Uniqueness of the contact structure approximating a foliation

TL;DR

This paper proves the local uniqueness of contact structures approximating certain foliations on 3-manifolds, enabling the transfer of contact topology invariants to foliations and revealing non-connectedness in the space of taut foliations.

Contribution

It establishes the uniqueness up to isotopy of contact structures near specific foliations, expanding the understanding of contact-foliation relationships and their invariants.

Findings

Uniqueness of contact structures near foliations without torus leaves.

Invariants from contact topology can be associated to foliations.

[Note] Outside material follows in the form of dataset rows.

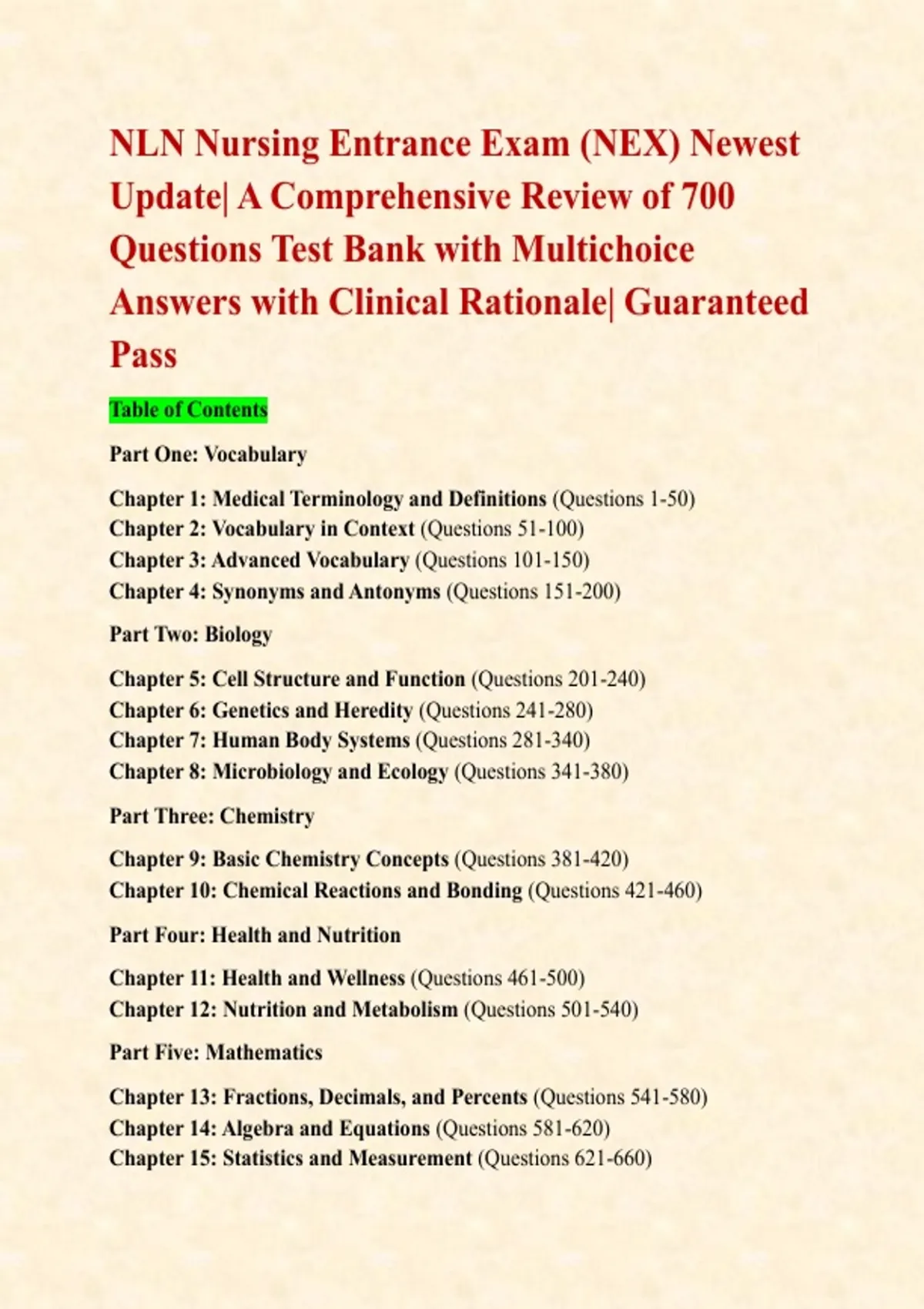 NLN Nursing Entrance Exam (NEX) Newest Update| A Comprehensive Review of 700 Questions Test Bank with Multichoice Answers with Clinical Rationale| Guaranteed Pass

Table of Contents

Part One: Vocabulary

Chapter 1: Medical Terminology and Definitions (Questions 1-50)
Chapter 2: Vocabulary in Context (Questions 51-100)
Chapter 3: Advanced Vocabulary (Questions 101-150)
Chapter 4: Synonyms and Antonyms (Questions 151-200)

Part Two: Biology

Chapter 5: Cell Structure and Function (Questions 201-240)
Chapter 6: Genetics and Heredity (Questions 241-280)
Chapter 7: Human Body Systems (Questions 281-340)
Chapter 8: Microbiology and Ecology (Questions 341-380)

Part Three: Chemistry

Chapter 9: Basic Chemistry Concepts (Questions 381-420)
Chapter 10: Chemical Reactions and Bonding (Questions 421-460)

Part Four: Health and Nutrition

Chapter 11: Health and Wellness (Questions 461-500)
Chapter 12: Nutrition and Metabolism (Questions 501-540)

Part Five: Mathematics

Chapter 13: Fractions, Decimals, and Percents (Questions 541-580)
Chapter 14: Algebra and Equations (Questions 581-620)
Chapter 15: Statistics and Measurement (Questions 621-660)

The space of taut foliations is generally not connected.

Abstract

According to a theorem of Eliashberg and Thurston a $C^2$-foliation on a closed 3-manifold can be $C^0$-approximated by contact structures unless all leaves of the foliation are spheres. Examples on the 3-torus show that every neighbourhood of a foliation can contain non-diffeomorphic contact structures. In this paper we show uniqueness up to isotopy of the contact structure in a small neighbourhood of the foliation when the foliation has no torus leaf and is not a foliation without holonomy on parabolic torus bundles over the circle. This allows us to associate invariants from contact topology to foliations. As an application we show that the space of taut foliations in a given homotopy class of plane fields is not connected in general.